§ Текст для чтения:
==================================================

Вместо искуса автономии, независимости от любых обязательств, я хочу предложить педагогику, заключающуюся в отношениях, в сети обязательств. В этом смысле мы могли бы говорить о преподавателе как риторе, а не магистре, как о человеке, держащем речь в риторическом контексте, а не человеке, чей дискурс сам себя уполномочивает. Преимуществом такого подхода является признание того, что легитимация дискурса преподавателя не имманентна самому этому дискурсу, а всегда зависит, по крайней мере частично, от риторического контекста его восприятия. Ритор — это говорящий, учитывающий аудиторию, тогда как магистр безразличен к специфике своих адресатов.

Однако обращение к риторике оставляет возможность назначить в качестве модели педагогической сцены софистическую риторику. Апелляция к практике убеждения грозит вновь превратить педагогические отношения в место субъективного расчета. На этом строится эпистемология Стэнли Фиша, для которого акт риторического убеждения является агонистиче-ским состязанием субъективных воль, продолжающих использовать язык инструментально, как орудие убеждения, вызывающее эффект веры и заставляющее адресата становиться для себя тем, кем он или она является для говорящего. Риторика Фиша не предусматривает уважительного отношения к полюсу адресата, напротив, она стремится стереть полюс адресата, сделать его идентичным полюсу говорящего. Это значит, что слушатель должен занять ту же самую «позицию», что и говорящий. Полюс адресата признается лишь в качестве предмета расчета со стороны говорящего.

==================================================

§ Задачи для решения:
**1.** Выведите из текста о педагогике и риторике всё, начиная с «Вместо искуса автономии, независимости» и ниже вплоть до «специфике своих адресатов.».
**2.** Почему автор текста о педагогике и риторике предлагает говорить о преподавателе как о риторе, а не как о магистре? Ответьте в одном–трех предложениях.
**3.** Напишите продолжение текста о педагогике и риторике, начиная сразу после его последнего предложения.

==================================================

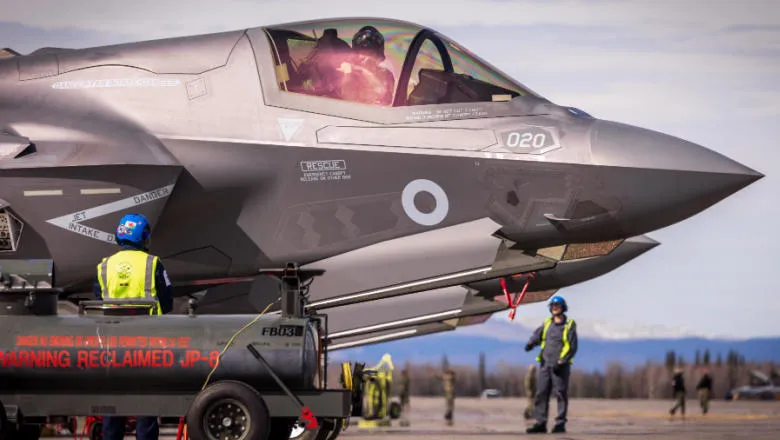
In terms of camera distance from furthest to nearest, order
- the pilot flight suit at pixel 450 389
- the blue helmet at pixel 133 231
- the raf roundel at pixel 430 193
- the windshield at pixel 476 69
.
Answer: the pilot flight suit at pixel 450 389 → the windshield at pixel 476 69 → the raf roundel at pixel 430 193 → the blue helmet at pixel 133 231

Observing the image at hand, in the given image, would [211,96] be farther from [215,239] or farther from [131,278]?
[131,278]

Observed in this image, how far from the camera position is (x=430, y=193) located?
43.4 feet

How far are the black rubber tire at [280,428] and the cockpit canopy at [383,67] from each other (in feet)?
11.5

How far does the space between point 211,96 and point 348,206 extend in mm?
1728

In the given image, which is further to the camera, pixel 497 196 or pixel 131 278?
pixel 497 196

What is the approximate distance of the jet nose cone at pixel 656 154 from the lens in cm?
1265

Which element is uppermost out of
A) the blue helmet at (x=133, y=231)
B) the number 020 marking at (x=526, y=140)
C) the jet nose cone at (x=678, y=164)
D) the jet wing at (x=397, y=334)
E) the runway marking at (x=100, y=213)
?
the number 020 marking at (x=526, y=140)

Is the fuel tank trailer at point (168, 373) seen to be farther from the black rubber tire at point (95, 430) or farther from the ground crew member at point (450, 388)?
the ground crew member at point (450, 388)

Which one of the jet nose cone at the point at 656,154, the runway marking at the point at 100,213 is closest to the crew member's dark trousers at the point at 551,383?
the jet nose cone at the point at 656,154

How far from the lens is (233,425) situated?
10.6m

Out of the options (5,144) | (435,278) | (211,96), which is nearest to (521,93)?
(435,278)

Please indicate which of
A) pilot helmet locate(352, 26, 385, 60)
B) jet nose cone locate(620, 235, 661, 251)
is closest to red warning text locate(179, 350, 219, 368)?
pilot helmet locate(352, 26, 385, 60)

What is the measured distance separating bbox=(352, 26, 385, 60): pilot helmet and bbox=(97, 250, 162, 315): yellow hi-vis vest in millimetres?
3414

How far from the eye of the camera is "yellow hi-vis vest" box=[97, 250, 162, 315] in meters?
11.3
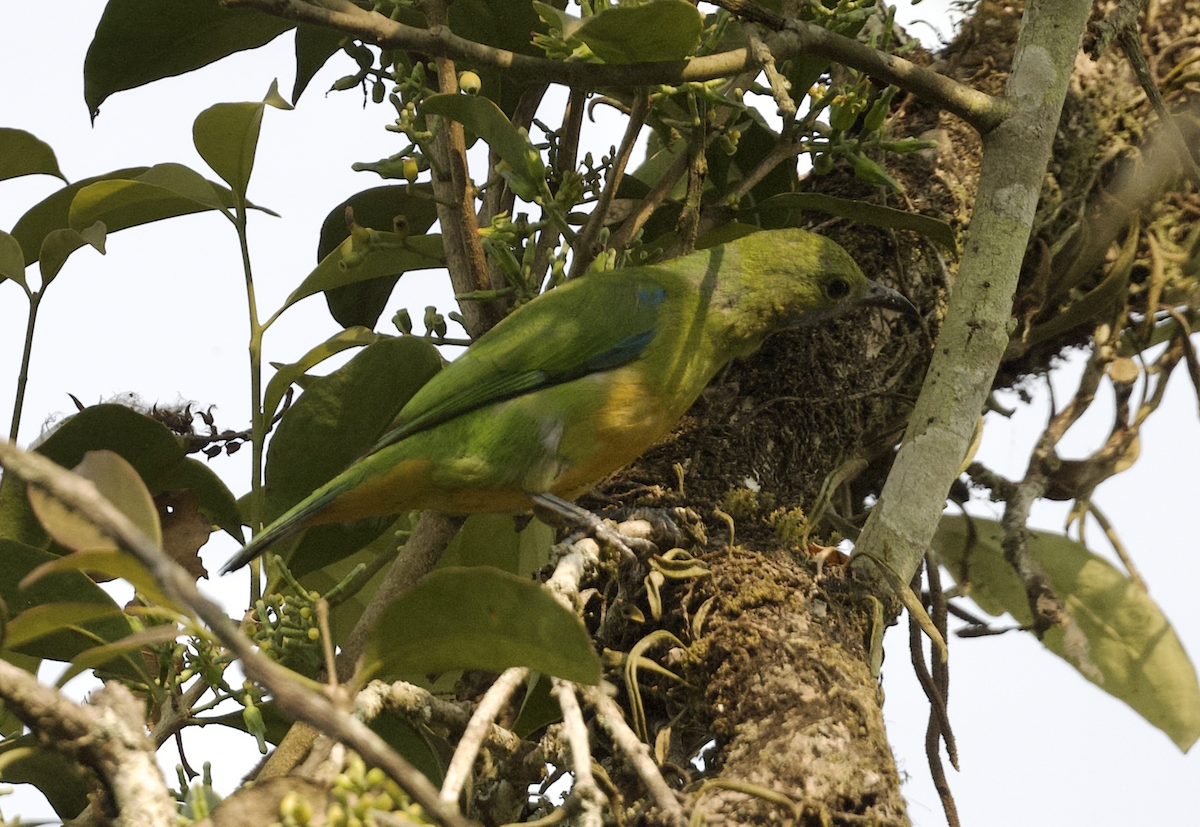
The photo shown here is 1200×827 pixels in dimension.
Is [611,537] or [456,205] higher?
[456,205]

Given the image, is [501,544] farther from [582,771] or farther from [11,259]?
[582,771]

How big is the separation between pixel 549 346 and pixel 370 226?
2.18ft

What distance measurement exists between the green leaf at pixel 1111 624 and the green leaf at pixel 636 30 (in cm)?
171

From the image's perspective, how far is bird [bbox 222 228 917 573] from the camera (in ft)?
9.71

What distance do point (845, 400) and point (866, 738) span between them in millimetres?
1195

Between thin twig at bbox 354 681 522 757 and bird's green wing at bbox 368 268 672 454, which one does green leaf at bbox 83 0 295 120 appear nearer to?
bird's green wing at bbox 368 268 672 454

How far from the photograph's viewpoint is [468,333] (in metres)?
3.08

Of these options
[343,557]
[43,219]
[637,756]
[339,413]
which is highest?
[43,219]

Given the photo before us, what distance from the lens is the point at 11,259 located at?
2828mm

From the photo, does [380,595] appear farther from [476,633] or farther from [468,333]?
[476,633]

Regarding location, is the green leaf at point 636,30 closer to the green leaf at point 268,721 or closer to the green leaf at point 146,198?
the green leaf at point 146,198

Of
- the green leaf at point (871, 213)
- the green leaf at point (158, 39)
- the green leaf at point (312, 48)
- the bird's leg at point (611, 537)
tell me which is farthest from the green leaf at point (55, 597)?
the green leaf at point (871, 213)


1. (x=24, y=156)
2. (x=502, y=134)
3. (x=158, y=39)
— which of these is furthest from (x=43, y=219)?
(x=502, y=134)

==================================================

§ Ожидаемые ответы:
**1.**
Вместо искуса автономии, независимости от любых обязательств, я хочу предложить педагогику, заключающуюся в отношениях, в сети обязательств. В этом смысле мы могли бы говорить о преподавателе как риторе, а не магистре, как о человеке, держащем речь в риторическом контексте, а не человеке, чей дискурс сам себя уполномочивает. Преимуществом такого подхода является признание того, что легитимация дискурса преподавателя не имманентна самому этому дискурсу, а всегда зависит, по крайней мере частично, от риторического контекста его восприятия. Ритор — это говорящий, учитывающий аудиторию, тогда как магистр безразличен к специфике своих адресатов.

**2.** Такой подход признаёт, что легитимация дискурса преподавателя не имманентна самому этому дискурсу, а всегда хотя бы частично зависит от риторического контекста его восприятия. Ритор учитывает аудиторию, тогда как магистр безразличен к специфике своих адресатов.

**3.**
Если риторическая прагматика педагога не служит убеждению, тогда как охарактеризовать этические обязательства, которые должны возникать в результате преподавания? Более того, как избежать рассмотрения преподавания исключительно в качестве интерсубъективных отношений? Здесь важно подчеркнуть, что преподавание не исчерпывается налаживанием межсубъектной коммуникации. Отношения студентов и преподавателей — это не отношения властного доминирования и диадического слияния, в котором взаимопонимание (взаимораскрытие преподавателей и студентов, о котором рассуждает Фихте в своих работах об Университете)132 является самоцелью. Не заключаясь ни в убеждении студентов, ни в слиянии с ними, преподавание подобно психоанализу является процессом, который нельзя прекратить.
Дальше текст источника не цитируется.